### [Required task 1]
In the records, starting with the line with "Given the image, is" and going on through the line with "14.0 metres", write those lines out again with "further" swapped for "farther" and nothing else altered.

-- BEGIN Reading text --

EX-99.2 3 exhibit99-2.htm EXHIBIT 99.2 Harry Winston Diamond Corporation - Exhibit 99.2 - Filed by newsfilecorp.com

Exhibit 99.2

FIRST AMENDING AGREEMENT TO THE FACILITY AGREEMENT

for


HARRY WINSTON DIAMOND CORPORATION

arranged by

STANDARD CHARTERED BANK

with

STANDARD CHARTERED BANK

acting as Facility Agent

and

STANDARD CHARTERED BANK

acting as Security Agent

 

_____________________________________________________________________________

Dated as of 25 August 2010

_____________________________________________________________________________


FIRST AMENDING AGREEMENT

This First Amending Agreement is dated 25 August 2010 and made between:

   
(1)

HARRY WINSTON DIAMOND CORPORATION, a corporation incorporated under the laws of Canada as a borrower and as a guarantor ("HWDC");

   
(2)

HARRY WINSTON DIAMOND MINES LTD., a corporation incorporated under the laws of the Northwest Territories as a borrower and a guarantor ("HWDM");

   
(3)

-- END Reading text --

### [Required task 2]
Name every distinct company that the amending agreement text identifies as a party, an arranger, or an agent.

-- BEGIN Available records --

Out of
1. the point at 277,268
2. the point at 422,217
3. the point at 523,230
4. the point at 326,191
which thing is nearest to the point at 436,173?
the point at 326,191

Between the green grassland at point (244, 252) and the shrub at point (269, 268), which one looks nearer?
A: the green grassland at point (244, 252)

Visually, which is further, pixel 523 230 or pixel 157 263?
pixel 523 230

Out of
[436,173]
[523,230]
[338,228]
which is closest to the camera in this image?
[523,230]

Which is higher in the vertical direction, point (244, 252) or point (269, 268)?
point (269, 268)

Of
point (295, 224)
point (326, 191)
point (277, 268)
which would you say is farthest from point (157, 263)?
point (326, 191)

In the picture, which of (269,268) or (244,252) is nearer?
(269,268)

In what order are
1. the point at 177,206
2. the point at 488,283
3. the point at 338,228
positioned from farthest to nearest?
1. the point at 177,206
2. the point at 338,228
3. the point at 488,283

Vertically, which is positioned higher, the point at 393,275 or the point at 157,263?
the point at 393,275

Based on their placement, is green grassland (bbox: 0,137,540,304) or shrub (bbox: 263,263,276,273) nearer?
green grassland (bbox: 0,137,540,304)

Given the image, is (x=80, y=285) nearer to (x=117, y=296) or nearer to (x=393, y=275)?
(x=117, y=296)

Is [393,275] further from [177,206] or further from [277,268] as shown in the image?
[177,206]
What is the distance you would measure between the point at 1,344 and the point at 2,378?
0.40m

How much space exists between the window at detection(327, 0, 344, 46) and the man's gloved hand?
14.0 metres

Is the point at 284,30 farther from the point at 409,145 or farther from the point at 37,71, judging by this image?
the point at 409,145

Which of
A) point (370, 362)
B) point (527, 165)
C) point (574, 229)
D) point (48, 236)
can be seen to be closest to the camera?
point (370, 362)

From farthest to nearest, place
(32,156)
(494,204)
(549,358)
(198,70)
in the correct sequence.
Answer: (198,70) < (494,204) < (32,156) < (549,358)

-- END Available records --

### [Written reply 1]
Given the image, is (x=80, y=285) nearer to (x=117, y=296) or nearer to (x=393, y=275)?
(x=117, y=296)

Is [393,275] farther from [177,206] or farther from [277,268] as shown in the image?
[177,206]
What is the distance you would measure between the point at 1,344 and the point at 2,378?
0.40m

How much space exists between the window at detection(327, 0, 344, 46) and the man's gloved hand?
14.0 metres

### [Written reply 2]
Harry Winston Diamond Corporation
Standard Chartered Bank
Harry Winston Diamond Mines Ltd.